The horizontal belt conveyor is supported at its rearward end by ground-mounted leg 48, and at its forward end by a strut 30 which extends between the conveyor and the side wall of circulating coin hopper 2. The belt revolves around roller 25 which is mounted on an extension bracket 27, and roller 26 at the forward end of the conveyor. The conveyor is powered by drive motor 24. Additional portions of the belt drive means, including gears 86 and 87 and drive chain 88, are shown in FIG. 7. A partial view of the conveyor housing is shown in FIG. 6. Belt 22, having its return section 21, traverses a fixed elongated substantially U-shaped shield 23, which has a rear wall 60 and a front wall 65 extending at right angles from a flat floor portion 64 which is traversed by the belt. The shield has a front flange portion 62 which extends upwardly at a 45° angle to the front wall. The belt shield 23 is mounted on a pair of U-shaped beam members 57 and 58, which also partially enclose the return section 21 on the endless belt.
A particularly important part of the invention is the coin take-off means which generally comprises the chutes 31, 32, and 33 which communicate with the V-shaped trough formed by the endless belt in wall 65 through a plurality of openings in the wall (see opening 72 in FIG. 3) which are adjustably closeable by means of sliding gates 66, 67, and 68, respectively. Details of construction of the chute and gate are shown in perspective in FIG. 6, and in side section in FIG. 3. Chute 31 has a pair of flanges 52 and 56 welded to opposing sides for attachment to the belt shield. The outwardly extending flanges are attached by bolts 54 and 62, and nuts 55 and 59 to the shield wall. Spacer strips 51 and 53 are employed to separate the upper of the chute from the shield sufficiently to enable the gate 68 to move slideably upwardly and downwardly across the top of the chute, thereby varying the size of the opening into the chute. A downwardly extending flange 69 on the gate forms a handle by which the gate is moved.

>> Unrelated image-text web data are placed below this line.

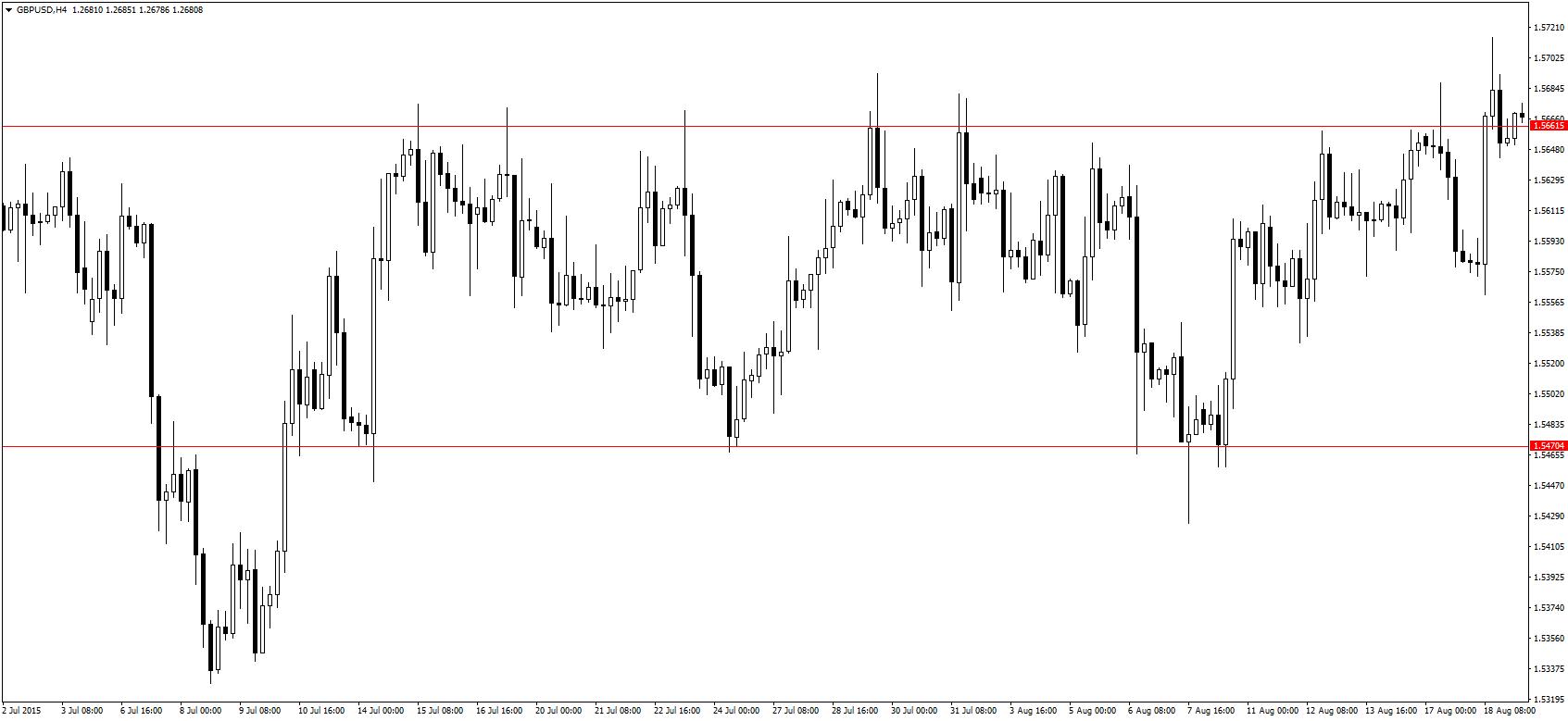 Pullback trading strategies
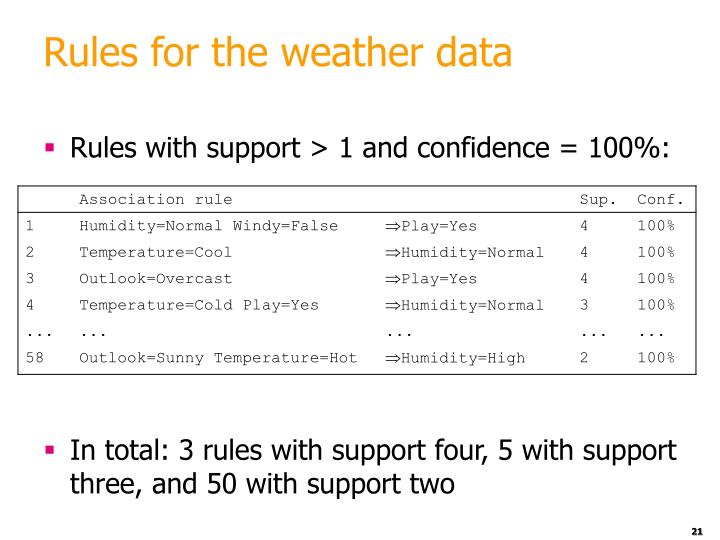 Rules for the weather data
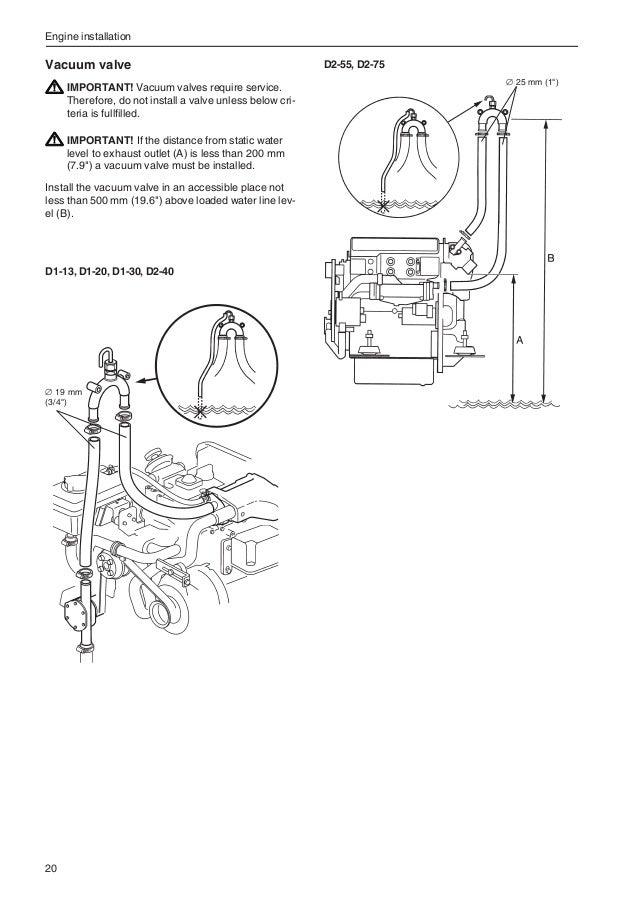 volvo installation manual 7746523 ny rh slideshare net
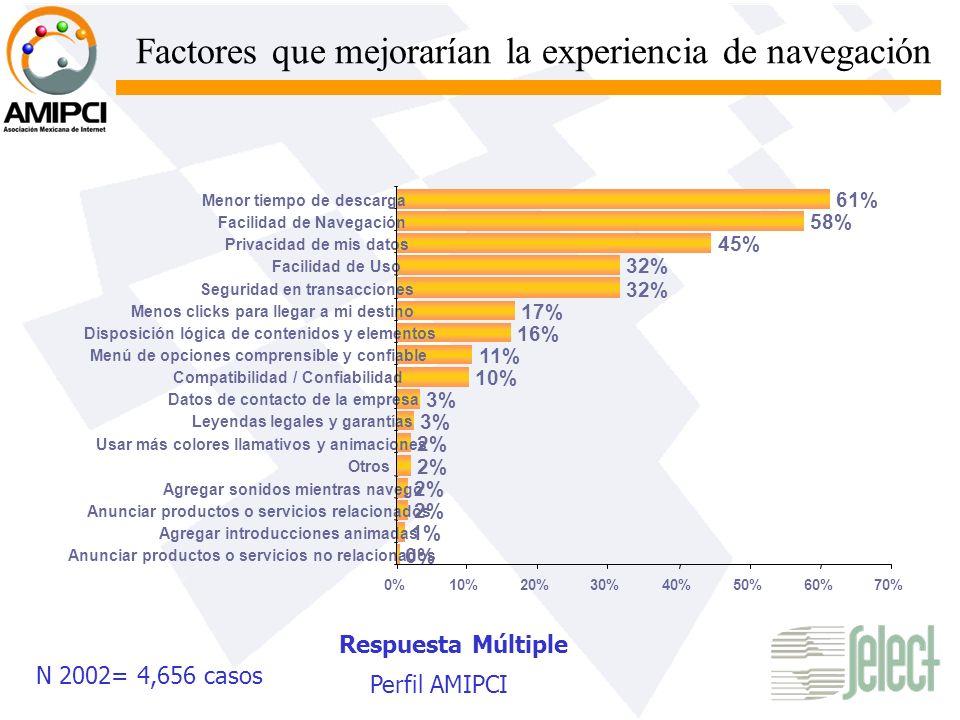 Factores que mejorarían la experiencia de navegación Respuesta Múltiple 0%10%20%30%40%50%60%70% 0% Anunciar productos o servicios no relacionados 1% A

As best seen in FIG. 3, the gate 68 consists of a sheet metal member 68 having a handle portion 69 and a stop member comprising a rib 79 along its bottom end which precludes withdrawal of the gate completely from the upper portion of the chute. The gate has a forwardly protruding wall 70 on its forward portion which when the gate is closed, is coextensive with the front wall 65 of the belt shield. A slot or opening is cut at the upper portion of each chute in wall 65, and plate 70 opens and closes the slot as the gate is lifted and lowered, thereby permitting coins to fall by gravity through the opening in the wall and into the chute as shown in FIGS. 3, 4, and 5. The chute has front and rear walls 63 and 61, respectively.
Coins which are carried past chutes 31, 32, and 33 reach the forward end of the horizontal endless belt and drop into circulating coin hopper 2. This hopper is floor-mounted by means of legs at each corner thereof, three of which are designated in the drawings as members 3, 4, and 5. This hopper is used for recirculation of the coins to the supply mechanism, and to receive and store excess coins. In some circumstances, the remote supply hopper 8 may be unnecessary, and incoming coins can be dumped directly into the recirculating coin hopper.
As best seen in FIG. 2, a vibrating coin feed assembly is mounted below the exit of hopper 2 on a shelf 44 which is attached to the hopper by means of four welded mounting legs, two of which are shown as members 41 and 42. A vibrating motor 42 mounted on front leg 45 vibrates a horizontal chute 40 in such a manner that coins travel along its length, thereby eventually dropping on a lower portion of the elevating conveyor 6. The vibrating feeder is a conventional, commercially available device e.g., the FMC Syntron Vibratory Feeder model F-T01. The motor is controlled from switch box 43.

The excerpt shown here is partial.